MSUSA’s Fixed Income Division client relationship list includes central banks, banks, municipalities, hedge funds, asset managers and insurance corporations. MSUSA’s fixed income products include: US Treasuries, corporate bonds, Debt Capital Markets, US Agency Securities, Securities Financing, Strategic Credit Group, mortgage- and asset-backed securities, Japanese Government Bonds, Yen Fixed Income, Emerging Markets MSUSA’s Futures Division provides futures clearing and execution services across a spectrum of institutional clients. MSUSA provides market coverage through Electronic Execution Services, Clearing Services and Voice Execution Services.
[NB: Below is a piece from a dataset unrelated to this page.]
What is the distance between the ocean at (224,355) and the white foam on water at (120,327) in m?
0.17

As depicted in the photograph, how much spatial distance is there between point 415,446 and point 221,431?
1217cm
Mizuho Bank USA provides banking and financial services, largely focusing on deposits, loans, real estate finance, asset securitization, and project financing services. Mizuho Trust & Banking Co. (USA) provides custody, master custody, and securities lending services. The Company offers a range of custody services primarily for the U.S. securities investment, including securities settlement and safekeeping, collection and remittance of dividend income, corporate actions, cash management, proxy notification and voting, and reporting.

==People==
Shuji Matsuura is the company’s chairman and CEO and the president and CEO of Mizuho Securities USA and Head of CIB is Jerry Rizzieri. Michal Katz is the head of investment and corporate banking, Thomas Hartnett is the head of fixed-income sales and trading, and Darlene Pasquill is the head of the equity division.

==Acquisitions==
In February 2015, it agreed to buy Royal Bank of Scotland’s (RBS) U.S. and Canadian $36.5 billion corporate loan portfolio, increasing the size of its U.S. corporate loan book by 50 percent, and in April 2015 hired approximately 200 RBS employees across fixed income, debt capital markets, debt syndicate, leveraged finance, loans, and derivatives. In 2021, Mizuho acquired Dallas-based private equity placement agent Capstone Partners. In January 2023, Mizuho acquired a significant portion of Credit Suisse’s agency securitized-products trading business. In 2023, Mizuho announced a definitive agreement for Mizuho to acquire Greenhill in an all-cash transaction at $15 per share, reflecting an enterprise value of approximately $550 million, including assumed debt.

==Culture==
In 2020, Mizuho Americas was active bookrunner on Mizuho Financial Group’s $2.5 billion diversity and inclusion bond issue, reportedly a first for a Japanese bank. Mizuho Americas is title sponsor of the Mizuho Americas Open, the first LPGA Tour tournament at Liberty National Golf Course in Jersey City, NJ. The inaugural tournament took place from May 29-June 4, 2023, with Michelle Wie West as Tournament Host. The event has a purse of $3 million, a 120-player field, and an AJGA Invitational component for 24 junior golfers. In 2023, Mizuho started a $500,000 partnership with nonprofit Girls Inc.